(Dataset content)
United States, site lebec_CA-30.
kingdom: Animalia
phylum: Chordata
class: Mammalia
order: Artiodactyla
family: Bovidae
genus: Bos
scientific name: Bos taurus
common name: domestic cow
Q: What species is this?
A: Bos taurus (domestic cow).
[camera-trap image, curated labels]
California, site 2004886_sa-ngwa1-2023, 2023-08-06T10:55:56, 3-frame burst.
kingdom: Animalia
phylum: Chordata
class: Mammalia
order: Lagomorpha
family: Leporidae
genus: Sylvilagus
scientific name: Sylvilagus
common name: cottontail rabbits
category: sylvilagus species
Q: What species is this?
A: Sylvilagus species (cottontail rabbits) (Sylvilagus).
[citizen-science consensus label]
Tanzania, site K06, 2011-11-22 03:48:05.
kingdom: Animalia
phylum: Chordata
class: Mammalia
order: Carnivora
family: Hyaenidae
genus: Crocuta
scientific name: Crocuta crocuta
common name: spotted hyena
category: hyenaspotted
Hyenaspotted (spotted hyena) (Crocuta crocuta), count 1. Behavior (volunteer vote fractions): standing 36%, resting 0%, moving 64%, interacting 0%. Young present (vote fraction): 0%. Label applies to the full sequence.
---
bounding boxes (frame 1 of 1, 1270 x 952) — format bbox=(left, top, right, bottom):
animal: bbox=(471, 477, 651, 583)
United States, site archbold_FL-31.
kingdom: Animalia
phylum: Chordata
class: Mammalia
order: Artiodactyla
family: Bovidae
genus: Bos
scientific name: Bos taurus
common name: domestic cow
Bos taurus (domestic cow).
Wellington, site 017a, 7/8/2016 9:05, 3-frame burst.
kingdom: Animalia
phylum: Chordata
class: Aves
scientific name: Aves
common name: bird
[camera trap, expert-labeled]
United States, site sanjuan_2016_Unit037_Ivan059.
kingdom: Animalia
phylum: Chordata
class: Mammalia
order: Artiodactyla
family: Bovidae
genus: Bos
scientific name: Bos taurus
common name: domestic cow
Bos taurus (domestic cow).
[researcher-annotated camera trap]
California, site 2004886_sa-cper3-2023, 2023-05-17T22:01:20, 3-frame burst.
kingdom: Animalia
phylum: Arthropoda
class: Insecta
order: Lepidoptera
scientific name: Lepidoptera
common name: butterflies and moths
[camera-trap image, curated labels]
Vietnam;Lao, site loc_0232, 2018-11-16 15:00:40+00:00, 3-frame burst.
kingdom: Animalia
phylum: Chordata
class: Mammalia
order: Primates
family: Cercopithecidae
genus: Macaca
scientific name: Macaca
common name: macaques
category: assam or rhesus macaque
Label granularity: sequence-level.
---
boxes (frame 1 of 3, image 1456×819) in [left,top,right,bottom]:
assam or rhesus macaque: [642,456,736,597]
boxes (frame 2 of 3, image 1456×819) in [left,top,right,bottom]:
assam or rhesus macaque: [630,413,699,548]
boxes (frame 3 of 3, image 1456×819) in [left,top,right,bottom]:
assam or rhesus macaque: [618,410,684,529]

(Exercise) Your task is to transcribe the listing above in full and exactly.

(Task output)
United States, site lebec_CA-30.
kingdom: Animalia
phylum: Chordata
class: Mammalia
order: Artiodactyla
family: Bovidae
genus: Bos
scientific name: Bos taurus
common name: domestic cow
Q: What species is this?
A: Bos taurus (domestic cow).
[camera-trap image, curated labels]
California, site 2004886_sa-ngwa1-2023, 2023-08-06T10:55:56, 3-frame burst.
kingdom: Animalia
phylum: Chordata
class: Mammalia
order: Lagomorpha
family: Leporidae
genus: Sylvilagus
scientific name: Sylvilagus
common name: cottontail rabbits
category: sylvilagus species
Q: What species is this?
A: Sylvilagus species (cottontail rabbits) (Sylvilagus).
[citizen-science consensus label]
Tanzania, site K06, 2011-11-22 03:48:05.
kingdom: Animalia
phylum: Chordata
class: Mammalia
order: Carnivora
family: Hyaenidae
genus: Crocuta
scientific name: Crocuta crocuta
common name: spotted hyena
category: hyenaspotted
Hyenaspotted (spotted hyena) (Crocuta crocuta), count 1. Behavior (volunteer vote fractions): standing 36%, resting 0%, moving 64%, interacting 0%. Young present (vote fraction): 0%. Label applies to the full sequence.
---
bounding boxes (frame 1 of 1, 1270 x 952) — format bbox=(left, top, right, bottom):
animal: bbox=(471, 477, 651, 583)
United States, site archbold_FL-31.
kingdom: Animalia
phylum: Chordata
class: Mammalia
order: Artiodactyla
family: Bovidae
genus: Bos
scientific name: Bos taurus
common name: domestic cow
Bos taurus (domestic cow).
Wellington, site 017a, 7/8/2016 9:05, 3-frame burst.
kingdom: Animalia
phylum: Chordata
class: Aves
scientific name: Aves
common name: bird
[camera trap, expert-labeled]
United States, site sanjuan_2016_Unit037_Ivan059.
kingdom: Animalia
phylum: Chordata
class: Mammalia
order: Artiodactyla
family: Bovidae
genus: Bos
scientific name: Bos taurus
common name: domestic cow
Bos taurus (domestic cow).
[researcher-annotated camera trap]
California, site 2004886_sa-cper3-2023, 2023-05-17T22:01:20, 3-frame burst.
kingdom: Animalia
phylum: Arthropoda
class: Insecta
order: Lepidoptera
scientific name: Lepidoptera
common name: butterflies and moths
[camera-trap image, curated labels]
Vietnam;Lao, site loc_0232, 2018-11-16 15:00:40+00:00, 3-frame burst.
kingdom: Animalia
phylum: Chordata
class: Mammalia
order: Primates
family: Cercopithecidae
genus: Macaca
scientific name: Macaca
common name: macaques
category: assam or rhesus macaque
Label granularity: sequence-level.
---
boxes (frame 1 of 3, image 1456×819) in [left,top,right,bottom]:
assam or rhesus macaque: [642,456,736,597]
boxes (frame 2 of 3, image 1456×819) in [left,top,right,bottom]:
assam or rhesus macaque: [630,413,699,548]
boxes (frame 3 of 3, image 1456×819) in [left,top,right,bottom]:
assam or rhesus macaque: [618,410,684,529]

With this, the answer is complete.